# cold air returns? noob question



## adunephel (Aug 6, 2011)

my house is one level, on a concrete slab, open floor plan (big open room, few doors), forced air heating/cooling (i believe).  house inspector said i needed to have cold air returns.  my furnace is located in a utility room with a completely slatted door.

could someone explain why i would have to have returns? (to me all the cold air gets sucked back up through where the air filter is).

thanks


----------



## paul52446m (Aug 6, 2011)

adunephel said:


> my house is one level, on a concrete slab, open floor plan (big open room, few doors), forced air heating/cooling (i believe).  house inspector said i needed to have cold air returns.  my furnace is located in a utility room with a completely slatted door.
> 
> could someone explain why i would have to have returns? (to me all the cold air gets sucked back up through where the air filter is).
> 
> thanks



 A furnace running like yours is pulling a vacuum on the room the furnace is in. This can cause a down draft in the furnace stack and water heater stack.
 If you have a natural draft furnace you could suck the flame out the front of the furnace . So you could have a fire risk and also a risk of getting carbon monoxide in the home If you check the size of the opening where the return air goes into the furnace. The free area going into that room has to be 4 times greater to not pull a vacuum. So check that  slatted door and tell me how many sq. in. of free area you have.   Paul


----------



## adunephel (Aug 6, 2011)

the slatted door is 66x24 (1584 in2), the air filter is 16x24 (384 in2)


----------



## paul52446m (Aug 6, 2011)

adunephel said:


> the slatted door is 66x24 (1584 in2), the air filter is 16x24 (384 in2)

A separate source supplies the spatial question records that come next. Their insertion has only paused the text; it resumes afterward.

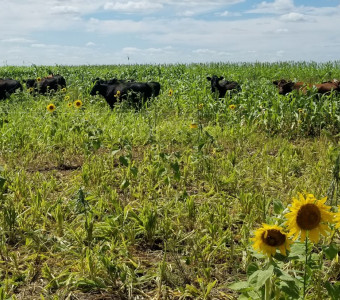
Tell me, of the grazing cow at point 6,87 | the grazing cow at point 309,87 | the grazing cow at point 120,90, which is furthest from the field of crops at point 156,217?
the grazing cow at point 6,87

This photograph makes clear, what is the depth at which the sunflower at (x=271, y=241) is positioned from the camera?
193 centimetres

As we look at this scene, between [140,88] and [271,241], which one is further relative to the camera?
[140,88]

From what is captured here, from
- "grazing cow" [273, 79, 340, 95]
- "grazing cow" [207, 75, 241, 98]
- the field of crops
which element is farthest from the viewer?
"grazing cow" [207, 75, 241, 98]

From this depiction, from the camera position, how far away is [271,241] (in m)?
1.93

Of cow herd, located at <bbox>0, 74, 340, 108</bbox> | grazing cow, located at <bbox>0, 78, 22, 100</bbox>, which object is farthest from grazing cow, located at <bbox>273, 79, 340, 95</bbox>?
grazing cow, located at <bbox>0, 78, 22, 100</bbox>

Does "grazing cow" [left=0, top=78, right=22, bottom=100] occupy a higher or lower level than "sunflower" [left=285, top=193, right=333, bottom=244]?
higher

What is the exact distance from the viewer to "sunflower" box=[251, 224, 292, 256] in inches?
75.9

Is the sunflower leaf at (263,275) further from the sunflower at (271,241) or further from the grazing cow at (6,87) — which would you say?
the grazing cow at (6,87)

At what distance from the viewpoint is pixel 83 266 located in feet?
9.68

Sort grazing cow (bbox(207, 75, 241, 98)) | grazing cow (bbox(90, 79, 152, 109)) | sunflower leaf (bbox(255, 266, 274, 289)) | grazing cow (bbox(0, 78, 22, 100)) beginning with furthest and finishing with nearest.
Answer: grazing cow (bbox(0, 78, 22, 100)), grazing cow (bbox(207, 75, 241, 98)), grazing cow (bbox(90, 79, 152, 109)), sunflower leaf (bbox(255, 266, 274, 289))

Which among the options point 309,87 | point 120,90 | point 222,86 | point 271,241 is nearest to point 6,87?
point 120,90

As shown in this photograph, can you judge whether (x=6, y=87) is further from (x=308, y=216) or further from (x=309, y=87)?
(x=308, y=216)

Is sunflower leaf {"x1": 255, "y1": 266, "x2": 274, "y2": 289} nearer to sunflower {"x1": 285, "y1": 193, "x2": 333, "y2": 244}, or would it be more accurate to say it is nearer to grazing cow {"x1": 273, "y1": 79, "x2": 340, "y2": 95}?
sunflower {"x1": 285, "y1": 193, "x2": 333, "y2": 244}

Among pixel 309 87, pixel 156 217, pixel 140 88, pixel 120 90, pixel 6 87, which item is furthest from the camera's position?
pixel 6 87
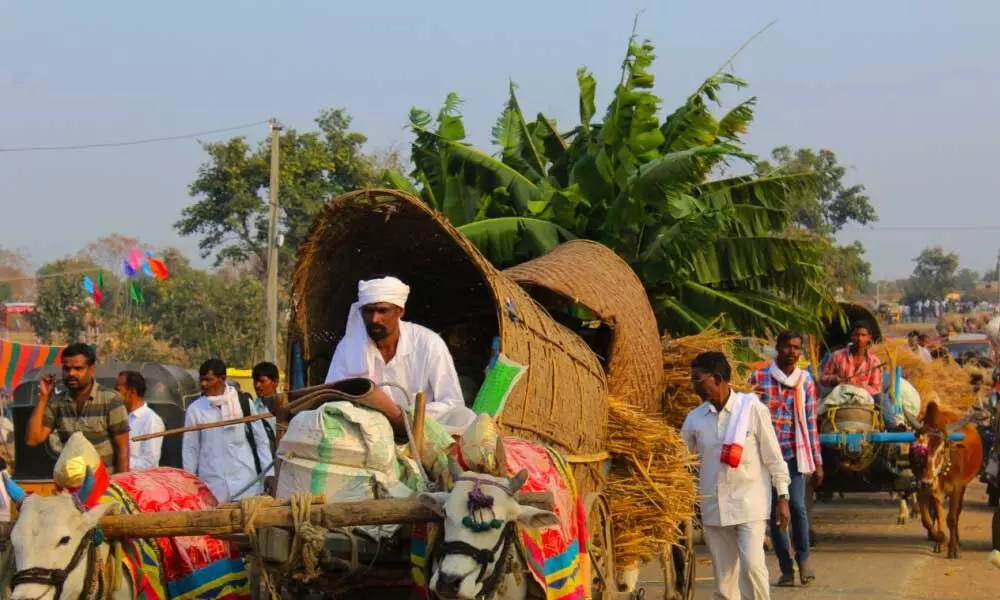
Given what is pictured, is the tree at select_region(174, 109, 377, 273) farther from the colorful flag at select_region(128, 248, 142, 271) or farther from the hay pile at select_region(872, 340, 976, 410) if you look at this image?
the hay pile at select_region(872, 340, 976, 410)

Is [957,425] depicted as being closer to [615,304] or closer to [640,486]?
[615,304]

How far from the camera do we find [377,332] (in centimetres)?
738

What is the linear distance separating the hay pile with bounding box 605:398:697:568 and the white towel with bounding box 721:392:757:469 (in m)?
0.35

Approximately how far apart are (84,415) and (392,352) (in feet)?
7.48

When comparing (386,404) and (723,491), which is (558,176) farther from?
(386,404)

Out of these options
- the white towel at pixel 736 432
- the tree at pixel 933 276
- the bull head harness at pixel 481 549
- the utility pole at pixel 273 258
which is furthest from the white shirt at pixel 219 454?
the tree at pixel 933 276

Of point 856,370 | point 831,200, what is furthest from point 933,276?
point 856,370

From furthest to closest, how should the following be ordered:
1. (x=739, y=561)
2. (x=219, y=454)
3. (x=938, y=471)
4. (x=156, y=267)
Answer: (x=156, y=267), (x=938, y=471), (x=219, y=454), (x=739, y=561)

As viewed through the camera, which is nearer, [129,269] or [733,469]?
[733,469]

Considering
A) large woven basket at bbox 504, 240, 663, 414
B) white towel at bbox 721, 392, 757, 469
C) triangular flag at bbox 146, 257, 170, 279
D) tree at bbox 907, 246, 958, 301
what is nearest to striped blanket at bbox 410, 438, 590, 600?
white towel at bbox 721, 392, 757, 469

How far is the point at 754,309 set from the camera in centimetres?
1330

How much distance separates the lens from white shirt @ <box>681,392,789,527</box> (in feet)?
28.1

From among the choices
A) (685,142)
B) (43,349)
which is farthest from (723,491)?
(43,349)

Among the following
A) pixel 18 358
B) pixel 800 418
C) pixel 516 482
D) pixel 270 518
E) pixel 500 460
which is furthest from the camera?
pixel 18 358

When i say free area, that means the open area. The slates on your door is probably about 1/8" by 20" , so that means it would take 8 slates to make 1" which would be 20 sq. ". Your filter free area would be about 308 free area
 Paul


----------



## adunephel (Aug 6, 2011)

gotcha:
the door has about 186 in2 then.
the door itself is not tightly sealed as well, open spaces at the top and bottom.


----------



## paul52446m (Aug 6, 2011)

adunephel said:


> gotcha:
> the door has about 186 in2 then.
> the door itself is not tightly sealed as well, open spaces at the top and bottom.



This was a old formula that is a safety factor, but if you are not going to duct the return out that you should use it. New code will say you must duct the return out of that room, Be safe,  Paul


----------